What the numbers reveal is somewhat telling: Where abortion is restricted or criminalised, unsafe procedures become rampant, leading to preventable deaths and long-term health complications. Conversely, countries with safe, legal access not only protect women’s lives but also show better outcomes in maternal health and family stability. In short, outlawing abortion doesn’t stop it, it has only made it more deadly.

A Life Must Be at Risk Before a Choice is Allowed

But legality differs across the world. In many European countries such as France, Sweden, and the UK, abortion is legal under broad conditions, often up to a specific number of weeks. In countries like El Salvador and the Philippines, abortion is completely banned with no exceptions. Even in the United States, ‘the moral police of the world’, its legal landscape is somewhat fractured.

However, since the Supreme Court case overturned Roe v. Wade in 2022, abortion rights have been left to individual states, creating a patchwork where some states like California strongly protect the right; while others like Texas have imposed near-total bans.

Back home in Nigeria, abortion remains largely illegal; one of the strictest stances in the world. The Nigerian law criminalises abortion except when it is necessary to save the life of the mother.

Under the Criminal Code Act (Section 228–230) applicable in the southern states and the Penal Code (Sections 232–236) in the northern states, anyone who unlawfully performs or procures an abortion is “guilty of a felony and is liable to imprisonment for 14 years.”

A woman attempting to end her pregnancy can face up to seven years. And anyone guilty of supplying abortion pills is liable to imprisonment for three years. In simple terms, Nigerian law only recognizes abortion as lawful when it is done to preserve the life of the woman.

If Life is Shared, Why Isn’t the Choice?

Still, morality cannot be erased from the conversation. For many, the unborn child is not an abstract concept but a living being whose rights are worth defending. Anti-abortion advocates argue that abortion undermines society’s respect for life itself, a slippery slope that weakens our collective sense of responsibility and ethics.

While the legality of abortion differs across borders, the heart of the Cruise YouTube debate often returned to a deeper question: who gets to decide? This tension came to a head in the clash between Paul Rudiment and Sally, where the argument mirrored the lived realities of everyday Nigerians: if men and women both create life, why should only one side decide whether it continues?

But here’s the counter: abortion is not just about life; it is about whose body is at stake. Pregnancy is not a neutral event.
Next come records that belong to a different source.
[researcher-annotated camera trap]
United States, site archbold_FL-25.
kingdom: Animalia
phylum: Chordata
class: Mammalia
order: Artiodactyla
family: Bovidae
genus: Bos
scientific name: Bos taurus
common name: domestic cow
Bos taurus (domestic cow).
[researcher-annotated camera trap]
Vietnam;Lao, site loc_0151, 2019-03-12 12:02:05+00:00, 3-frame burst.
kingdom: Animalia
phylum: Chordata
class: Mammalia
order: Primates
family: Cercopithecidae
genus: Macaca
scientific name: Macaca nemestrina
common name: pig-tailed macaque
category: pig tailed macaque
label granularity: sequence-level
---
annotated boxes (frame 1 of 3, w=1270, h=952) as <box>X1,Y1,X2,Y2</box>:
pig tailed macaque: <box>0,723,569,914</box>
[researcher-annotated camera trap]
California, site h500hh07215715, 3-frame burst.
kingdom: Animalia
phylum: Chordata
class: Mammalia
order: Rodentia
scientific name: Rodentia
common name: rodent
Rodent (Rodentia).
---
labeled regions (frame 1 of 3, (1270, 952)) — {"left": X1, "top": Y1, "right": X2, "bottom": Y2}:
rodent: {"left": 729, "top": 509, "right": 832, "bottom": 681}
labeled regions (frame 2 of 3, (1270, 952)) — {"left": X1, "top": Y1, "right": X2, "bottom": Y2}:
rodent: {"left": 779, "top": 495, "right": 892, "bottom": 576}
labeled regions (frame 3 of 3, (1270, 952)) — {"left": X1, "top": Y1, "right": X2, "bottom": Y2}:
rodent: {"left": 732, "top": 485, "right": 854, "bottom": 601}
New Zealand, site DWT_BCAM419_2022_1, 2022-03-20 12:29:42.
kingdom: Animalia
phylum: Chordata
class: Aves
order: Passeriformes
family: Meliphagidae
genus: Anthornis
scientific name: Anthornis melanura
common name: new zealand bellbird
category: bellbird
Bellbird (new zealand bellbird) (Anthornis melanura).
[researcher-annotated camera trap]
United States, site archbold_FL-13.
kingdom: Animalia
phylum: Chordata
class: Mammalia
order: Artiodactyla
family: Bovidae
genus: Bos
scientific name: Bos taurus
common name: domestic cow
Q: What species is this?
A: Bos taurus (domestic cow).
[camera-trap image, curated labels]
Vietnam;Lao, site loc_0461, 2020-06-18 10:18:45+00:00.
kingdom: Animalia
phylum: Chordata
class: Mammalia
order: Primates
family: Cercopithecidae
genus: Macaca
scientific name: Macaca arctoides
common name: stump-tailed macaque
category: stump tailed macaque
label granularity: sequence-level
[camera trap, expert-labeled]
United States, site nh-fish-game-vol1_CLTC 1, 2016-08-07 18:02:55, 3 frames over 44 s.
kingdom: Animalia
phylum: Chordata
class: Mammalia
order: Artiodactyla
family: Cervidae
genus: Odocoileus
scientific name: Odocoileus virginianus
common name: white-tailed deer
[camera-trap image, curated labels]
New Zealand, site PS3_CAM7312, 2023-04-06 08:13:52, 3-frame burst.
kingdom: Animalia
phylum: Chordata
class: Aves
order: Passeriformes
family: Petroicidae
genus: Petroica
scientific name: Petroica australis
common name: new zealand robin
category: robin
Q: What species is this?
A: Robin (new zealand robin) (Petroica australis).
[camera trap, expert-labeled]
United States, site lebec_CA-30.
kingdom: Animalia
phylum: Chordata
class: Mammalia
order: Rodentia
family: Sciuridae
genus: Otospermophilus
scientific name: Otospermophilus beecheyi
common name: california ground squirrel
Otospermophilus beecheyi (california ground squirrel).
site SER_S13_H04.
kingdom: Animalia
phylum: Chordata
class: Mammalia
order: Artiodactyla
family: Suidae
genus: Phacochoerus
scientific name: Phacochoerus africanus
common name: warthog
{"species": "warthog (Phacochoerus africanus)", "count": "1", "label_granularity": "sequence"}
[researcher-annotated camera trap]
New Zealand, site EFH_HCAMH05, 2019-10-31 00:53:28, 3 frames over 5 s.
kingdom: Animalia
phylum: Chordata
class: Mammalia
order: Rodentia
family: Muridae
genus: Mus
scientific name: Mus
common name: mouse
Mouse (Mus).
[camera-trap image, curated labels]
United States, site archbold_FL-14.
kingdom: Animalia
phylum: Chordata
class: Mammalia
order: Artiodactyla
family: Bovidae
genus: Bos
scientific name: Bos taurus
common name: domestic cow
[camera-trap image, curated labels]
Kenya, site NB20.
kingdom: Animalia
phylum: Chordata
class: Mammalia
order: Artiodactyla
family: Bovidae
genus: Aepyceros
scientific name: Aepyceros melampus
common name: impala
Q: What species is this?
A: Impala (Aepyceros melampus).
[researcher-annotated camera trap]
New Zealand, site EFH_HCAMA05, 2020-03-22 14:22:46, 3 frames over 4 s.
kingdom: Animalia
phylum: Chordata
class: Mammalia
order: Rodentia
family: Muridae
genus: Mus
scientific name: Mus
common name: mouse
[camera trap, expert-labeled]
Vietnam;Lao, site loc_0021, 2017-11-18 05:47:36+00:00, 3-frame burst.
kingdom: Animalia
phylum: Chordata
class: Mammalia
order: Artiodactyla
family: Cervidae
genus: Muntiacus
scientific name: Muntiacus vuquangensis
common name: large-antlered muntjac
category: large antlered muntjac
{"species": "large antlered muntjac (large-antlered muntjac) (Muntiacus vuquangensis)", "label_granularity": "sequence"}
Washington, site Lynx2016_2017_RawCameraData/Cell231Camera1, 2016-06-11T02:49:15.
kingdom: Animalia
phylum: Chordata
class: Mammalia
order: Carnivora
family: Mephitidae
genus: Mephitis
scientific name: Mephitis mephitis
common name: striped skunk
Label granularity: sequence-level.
It demands physical, emotional and financial sacrifice, one that falls disproportionately only on women.

As Sally emphasised, granting men authority over abortion can easily become a weapon of control rather than fairness.

 

“You want to control a woman’s body because you got her pregnant?” Sally quizzed in the heated exchange, to which Rudiment responded, “I have a say [since] I actually put it inside of you.”

The truth is, abortion will never be a simple yes-or-no issue. It touches on power, faith, science and deeply personal circumstances. It shouldn’t even be a conversation in a nation where it is legally incriminating. Some abortions are chosen out of necessity, some from fear, and some from a vision of a different life path. Reducing it to slogans or rigid laws does a disservice to the complexity of real people’s lives.

So, who really has the final say? Is it the woman carrying the pregnancy, the man who fathered it, the lawmakers drafting bills or the society that sets the moral tone? The answer to this may not be definitive but there is a need to step back from shouting matches and start listening to lived experiences.

Ahmed Tahir is a Youth Corps  Member from Abuja Nigeria.